Colorado online bust; Justin Smith walks; Adam Anhang’s ex fights extradition

TAGs: adam anhang, Aurea Vazquez Rijos, colorado, Department of Justice, justin smith, sports betting, taiwanchik-trincher organization, teddy mitchell

doj-aurea-vazquezA Colorado man who allegedly ran an online gambling site with ties to Teddy Mitchell has been arrested by state authorities. Boulder resident Larry Kyle Richardson was arrested Friday after a grand jury indicted him for racketeering in connection with the operation of an illegal online gambling site between Jan. 1, 2010 and Jan. 8, 2013. The Daily Camera quoted the Colorado Bureau of Investigation citing 195 instances in which suspected gamblers wrote checks totalling nearly $300k to Richardson to cover their wagers.

The indictment accuses Richardson of sharing a percentage of his ill-gotten gains with California resident Richard Hancock, one of nine individuals swept up in an illegal online sports betting and poker bust by the US Attorney for the Western District of Oklahoma in September 2012. In August 2013, Hancock was handed a 16-month prison sentence on top of the $2.45m in asset forfeitures for his online activity. In July, Mitchell pled guilty to illegal gambling and money laundering for his role in the Oklahoma case, which involved setting up clients with a Costa Rica-based website while settling up accounts in person. Mitchell is looking at a maximum of 25 years behind bars when he’s sentenced on Jan. 17.

Over on the east coast, poker player Justin ‘BoostedJ’ Smith has received two years probation for his involvement in the Taiwanchik-Trincher illegal sports betting and poker ring that was taken down so spectacularly by the US Attorney for the Southern District of New York in April 2013. In September, Smith pled guilty to accepting a financial instrument in connection with an illegal online sportsbook.
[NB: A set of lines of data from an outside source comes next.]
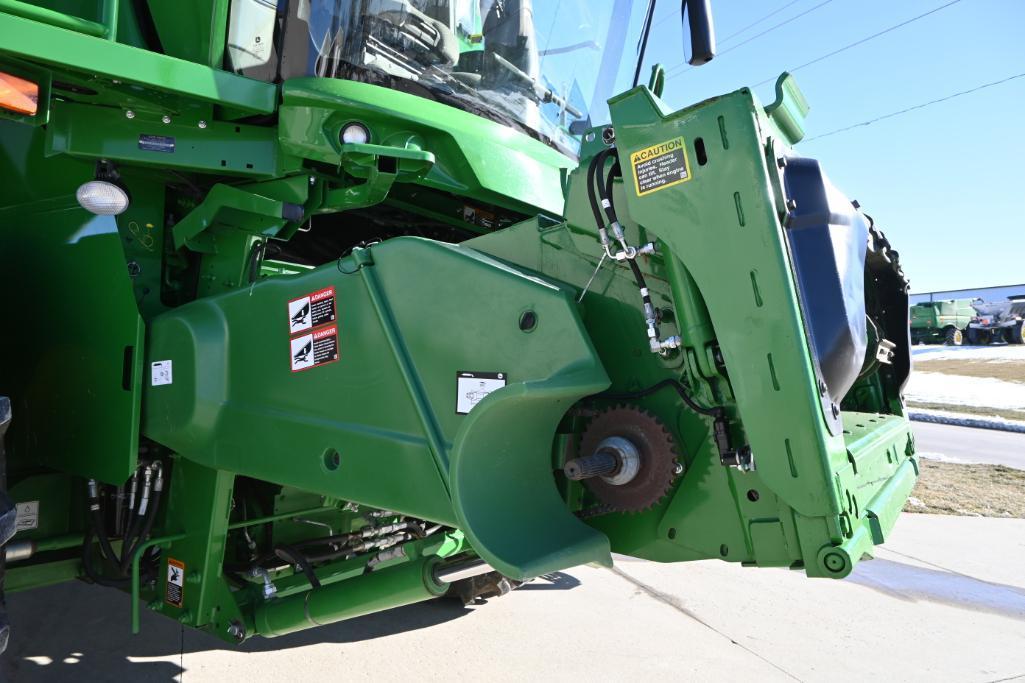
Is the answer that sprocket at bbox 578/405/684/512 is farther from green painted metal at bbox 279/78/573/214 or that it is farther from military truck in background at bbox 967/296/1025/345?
military truck in background at bbox 967/296/1025/345

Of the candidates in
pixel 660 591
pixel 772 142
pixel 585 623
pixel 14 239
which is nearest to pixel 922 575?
pixel 660 591

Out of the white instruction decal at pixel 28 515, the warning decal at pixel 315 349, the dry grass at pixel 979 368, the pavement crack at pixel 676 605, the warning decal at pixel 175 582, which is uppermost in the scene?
the dry grass at pixel 979 368

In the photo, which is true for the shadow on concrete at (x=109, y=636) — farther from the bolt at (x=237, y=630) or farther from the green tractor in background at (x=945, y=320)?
the green tractor in background at (x=945, y=320)

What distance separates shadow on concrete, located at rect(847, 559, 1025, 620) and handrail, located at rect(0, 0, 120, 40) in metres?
4.78

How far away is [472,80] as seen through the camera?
298 centimetres

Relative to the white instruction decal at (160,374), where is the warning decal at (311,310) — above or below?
above

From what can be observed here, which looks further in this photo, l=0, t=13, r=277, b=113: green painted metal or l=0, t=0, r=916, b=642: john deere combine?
l=0, t=13, r=277, b=113: green painted metal

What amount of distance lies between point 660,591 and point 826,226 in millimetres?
3052

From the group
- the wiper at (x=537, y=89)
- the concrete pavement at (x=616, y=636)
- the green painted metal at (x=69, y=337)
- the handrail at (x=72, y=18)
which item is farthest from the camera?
the concrete pavement at (x=616, y=636)

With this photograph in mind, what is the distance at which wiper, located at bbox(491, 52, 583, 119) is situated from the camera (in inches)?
123

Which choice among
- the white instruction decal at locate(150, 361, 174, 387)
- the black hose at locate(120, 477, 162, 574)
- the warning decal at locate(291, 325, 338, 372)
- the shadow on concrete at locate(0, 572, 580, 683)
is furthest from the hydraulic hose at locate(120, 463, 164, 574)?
the warning decal at locate(291, 325, 338, 372)

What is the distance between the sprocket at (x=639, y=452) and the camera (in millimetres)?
1890

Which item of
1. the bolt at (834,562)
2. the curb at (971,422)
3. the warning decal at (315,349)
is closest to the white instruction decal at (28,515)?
the warning decal at (315,349)

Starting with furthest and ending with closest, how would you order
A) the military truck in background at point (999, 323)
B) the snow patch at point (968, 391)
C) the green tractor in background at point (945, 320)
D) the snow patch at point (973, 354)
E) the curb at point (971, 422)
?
the green tractor in background at point (945, 320) → the military truck in background at point (999, 323) → the snow patch at point (973, 354) → the snow patch at point (968, 391) → the curb at point (971, 422)
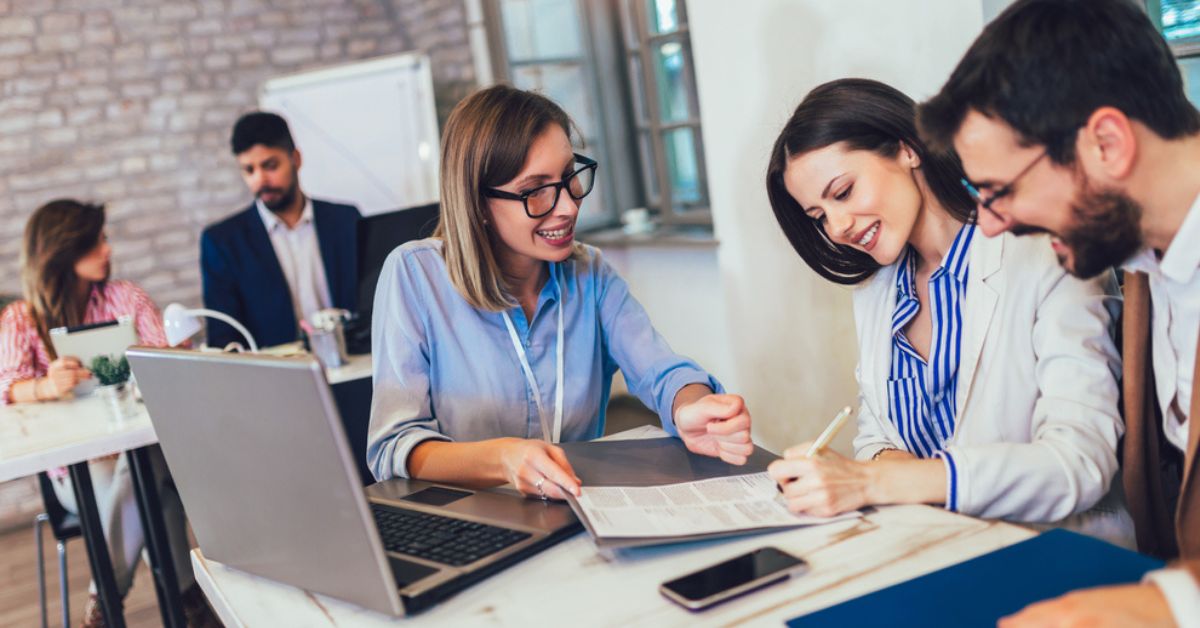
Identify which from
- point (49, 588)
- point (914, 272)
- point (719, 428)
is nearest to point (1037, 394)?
point (914, 272)

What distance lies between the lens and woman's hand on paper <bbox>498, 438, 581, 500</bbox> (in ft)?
4.35

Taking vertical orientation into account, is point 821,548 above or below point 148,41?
below

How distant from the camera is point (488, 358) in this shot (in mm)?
1793

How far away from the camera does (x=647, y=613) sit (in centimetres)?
A: 102

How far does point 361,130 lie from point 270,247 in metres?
1.37

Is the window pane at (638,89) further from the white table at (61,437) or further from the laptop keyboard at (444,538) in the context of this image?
the laptop keyboard at (444,538)

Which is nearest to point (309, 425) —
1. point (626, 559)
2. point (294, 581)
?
point (294, 581)

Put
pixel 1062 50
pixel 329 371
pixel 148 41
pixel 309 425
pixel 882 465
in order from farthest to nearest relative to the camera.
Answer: pixel 148 41
pixel 329 371
pixel 882 465
pixel 1062 50
pixel 309 425

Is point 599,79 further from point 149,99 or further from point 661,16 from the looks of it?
point 149,99

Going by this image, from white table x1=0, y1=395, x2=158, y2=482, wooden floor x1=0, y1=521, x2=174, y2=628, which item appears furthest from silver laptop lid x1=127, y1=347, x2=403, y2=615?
wooden floor x1=0, y1=521, x2=174, y2=628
On Monday, Judge Jesse M. Furman spared Smith a stint behind bars, although Smith has to spend the first three months of his probation under house arrest. Smith, who had previously agreed to pay $500k to atone for his sins, was also ordered to perform 200 hours of community service.
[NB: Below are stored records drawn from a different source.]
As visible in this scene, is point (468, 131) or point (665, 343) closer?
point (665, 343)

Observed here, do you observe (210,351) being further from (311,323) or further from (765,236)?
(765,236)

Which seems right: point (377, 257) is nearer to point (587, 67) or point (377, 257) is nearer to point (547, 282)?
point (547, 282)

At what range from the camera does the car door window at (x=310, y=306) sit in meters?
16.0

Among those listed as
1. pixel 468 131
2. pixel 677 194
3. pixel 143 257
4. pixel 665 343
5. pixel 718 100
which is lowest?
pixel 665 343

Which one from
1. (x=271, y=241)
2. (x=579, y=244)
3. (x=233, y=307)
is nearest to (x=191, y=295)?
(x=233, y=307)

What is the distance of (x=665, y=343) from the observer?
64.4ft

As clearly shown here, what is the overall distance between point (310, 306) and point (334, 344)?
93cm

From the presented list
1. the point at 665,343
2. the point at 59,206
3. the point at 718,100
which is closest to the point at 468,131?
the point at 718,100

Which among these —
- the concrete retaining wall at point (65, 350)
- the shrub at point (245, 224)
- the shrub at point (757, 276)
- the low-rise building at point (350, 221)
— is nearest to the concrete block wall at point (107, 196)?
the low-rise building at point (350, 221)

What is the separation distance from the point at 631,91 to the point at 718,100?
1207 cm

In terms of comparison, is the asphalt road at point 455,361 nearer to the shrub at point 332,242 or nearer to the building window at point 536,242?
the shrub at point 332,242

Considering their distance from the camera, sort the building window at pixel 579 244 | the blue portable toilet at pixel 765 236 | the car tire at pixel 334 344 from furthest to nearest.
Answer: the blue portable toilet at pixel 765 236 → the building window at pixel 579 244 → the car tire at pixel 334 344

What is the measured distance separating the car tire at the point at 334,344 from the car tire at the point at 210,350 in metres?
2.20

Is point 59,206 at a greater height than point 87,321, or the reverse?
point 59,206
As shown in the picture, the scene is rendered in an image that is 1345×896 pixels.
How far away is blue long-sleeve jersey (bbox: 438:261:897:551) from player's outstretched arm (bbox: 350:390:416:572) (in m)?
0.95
Even further east (Spain, to be exact), the woman accused of orchestrating the 2005 murder of CWC Gaming CEO Adam Anhang is fighting efforts to extradite her to the US. Aurea Vazquez Rijos (pictured above) was arrested in Madrid last summer after stepping off a plane from Italy, where she’d sought refuge five years after she was indicted in the US for her role in Anhang’s murder. Anhang was in the process of divorcing Vazquez after only six months of marriage when he was stabbed multiple times outside a restaurant in Puerto Rico, where he’d agreed to meet Vazquez in order to discuss a divorce settlement. Alex Pabón Colón, the man convicted of killing Anhang, told police Vazquez had promised him $3m for killing her soon to be ex-husband, who ran a profitable Costa Rican-based online gambling software operation.

In December, Vazquez told Madrid’s National Court that she was never aware that she was subject to a US indictment. She also claimed there was no case against her and that she’d been tricked into traveling to Spain, calling her arrest “an act of the Mafia and corruption.” Spanish law doesn’t allow extradition to countries where defendants face either the death penalty or a life sentence without parole. The court is expected to rule on Vazquez’s fate later this month.